• [TEXT BLOCK]
----
Friday, 31 May 2024

Moorgate Cemetery in Rotherham

 
The chapel by Samuel Worth at Moorgate Cemetery

Following my trip to Bolsterstone at the beginning of February 2023, my next day out coincided with one of the regular sessions that Janet Worrall arranges at the Grade II Listed Boston Park, where the Friends of Moorgate Cemetery are clearing the cemetery of vegetation and restoring a sunken garden known as The Dell.
 
The entrance to Moorgate Cemetery on Boston Castle Grove
 
Since meeting Steve Roche at his workshop in Sheffield, I had arranged for Janet to meet him to discuss her idea of having a sculpture made from the Rotherham Red sandstone that had been retained after excavations for the new reservoirs at Boston Park. She had also asked me if I could come to have a look at The Dell, which she thought may originally have been a quarry. 
 
A LIDAR map of Boston Park
 
Based on my experience of the geology of Boston Park and Canklow Woods and looking at the LIDAR map, I didn’t think that it was a quarry but it gave me a reason to get out of the house and have a quick look at the monuments in the Grade II Listed Moorgate Cemetery – especially since my friend Catherine from the Sheffield U3A Geology Group had asked me to give a talk on ‘gravestone geology’ for the Bolsterstone Graveyard Project later in the year.
----
• [DATASET EXCERPTS]
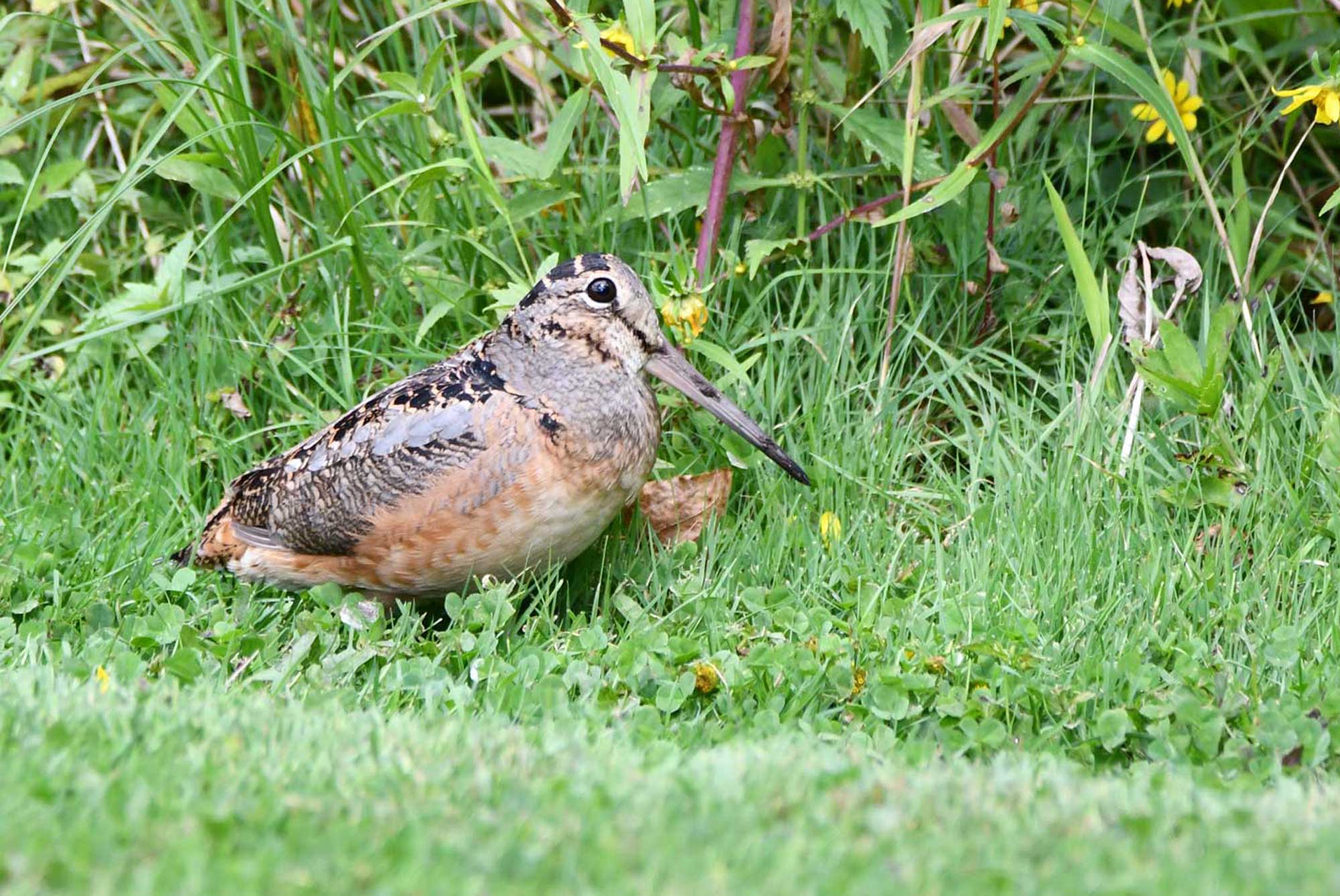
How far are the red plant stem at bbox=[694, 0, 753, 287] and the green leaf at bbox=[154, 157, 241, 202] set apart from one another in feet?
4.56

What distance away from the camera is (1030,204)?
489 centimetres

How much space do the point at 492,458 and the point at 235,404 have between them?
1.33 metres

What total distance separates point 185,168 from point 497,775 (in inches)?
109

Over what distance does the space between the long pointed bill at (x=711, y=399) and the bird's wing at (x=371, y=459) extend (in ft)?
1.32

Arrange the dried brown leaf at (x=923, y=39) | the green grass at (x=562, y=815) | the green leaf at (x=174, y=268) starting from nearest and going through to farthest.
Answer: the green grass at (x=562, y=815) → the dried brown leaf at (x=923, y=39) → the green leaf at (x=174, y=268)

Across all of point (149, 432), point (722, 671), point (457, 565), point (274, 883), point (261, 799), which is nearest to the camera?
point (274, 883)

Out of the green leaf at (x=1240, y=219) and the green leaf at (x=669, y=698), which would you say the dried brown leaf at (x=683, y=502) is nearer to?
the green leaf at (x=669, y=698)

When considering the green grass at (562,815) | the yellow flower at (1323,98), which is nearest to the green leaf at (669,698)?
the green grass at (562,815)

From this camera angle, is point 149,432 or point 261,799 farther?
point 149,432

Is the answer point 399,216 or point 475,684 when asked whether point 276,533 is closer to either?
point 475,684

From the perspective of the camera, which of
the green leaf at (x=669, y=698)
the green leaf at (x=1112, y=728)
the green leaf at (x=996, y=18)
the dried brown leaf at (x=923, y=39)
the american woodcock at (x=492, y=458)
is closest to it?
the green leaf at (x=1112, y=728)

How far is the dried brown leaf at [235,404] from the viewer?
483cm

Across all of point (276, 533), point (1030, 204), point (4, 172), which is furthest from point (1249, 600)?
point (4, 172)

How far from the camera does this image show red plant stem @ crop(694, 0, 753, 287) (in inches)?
----
• [AIM A] Rewrite the Moorgate Cemetery text starting at "Moorgate Cemetery in" and ending at "been a quarry.", putting "The Hollow" in place of "The Dell".
• [AIM B] Carry on the Moorgate Cemetery account from the point at which it stops.
The data have no connection to the Moorgate Cemetery text.

• [TASK RESPONSE A]
Moorgate Cemetery in Rotherham

 
The chapel by Samuel Worth at Moorgate Cemetery

Following my trip to Bolsterstone at the beginning of February 2023, my next day out coincided with one of the regular sessions that Janet Worrall arranges at the Grade II Listed Boston Park, where the Friends of Moorgate Cemetery are clearing the cemetery of vegetation and restoring a sunken garden known as The Hollow.
 
The entrance to Moorgate Cemetery on Boston Castle Grove
 
Since meeting Steve Roche at his workshop in Sheffield, I had arranged for Janet to meet him to discuss her idea of having a sculpture made from the Rotherham Red sandstone that had been retained after excavations for the new reservoirs at Boston Park. She had also asked me if I could come to have a look at The Hollow, which she thought may originally have been a quarry.

• [TASK RESPONSE B]
 
Views of The Dell
 
A quick look at The Dell confirmed my original thoughts and I then proceeded to look for the many Commonwealth War Graves Commission (CWGC) headstones that can be found in Moorgate Cemetery, which I will describe later, as well as examples of granites and marble that might help me with my November talk. 
 
Various headstones and memorials in Moorgate Cemetery

The cemetery opened in 1841 and, as I had seen at several Victorian cemeteries in Sheffield, the earliest memorials consist of large slabs of fine grained sandstone, which I presume come from quarries in Sheffield where the Brincliffe Edge Rock – a local name for the Greenmoor Rock – was worked for top quality headstones. 
 
Various headstones and memorials in Moorgate Cemetery
 
On this occasion, I was more interested in the numerous pink, red and grey granites and, as with St. Mary’s churchyard in Bolsterstone, I was reliant on Dr. Eric Robinson’s London Illustrated Geological Walks and my old Natural Stone Directory to help me with the identification of these. 
 
Decorative Stone: The Complete Handbook by Monica Price
 
As a specialist in stone matching, a skill that I learned when establishing Triton Building Restoration Ltd, I bought the large glossy hardcover book entitled Decorative Stone: The Complete Sourcebook by Monica Price after visiting Leeds Minster. I have to say that partly because it concentrates on the Corsi Collection, which has an emphasis on stones used by the Romans, it doesn't really help geologists like myself who advise on the best stone that could used for the restoration of historic buildings and monuments in the UK. 
 
Photographs of various granites by Peter Kennett
 
A geologist colleague Peter Kennett, who spent most of his working life at High Storrs school in Sheffield, produced a guide to building stones aimed at pupils of all ages, which is designed to be used in town centres and graveyards or cemeteries where the stones illustrated are common.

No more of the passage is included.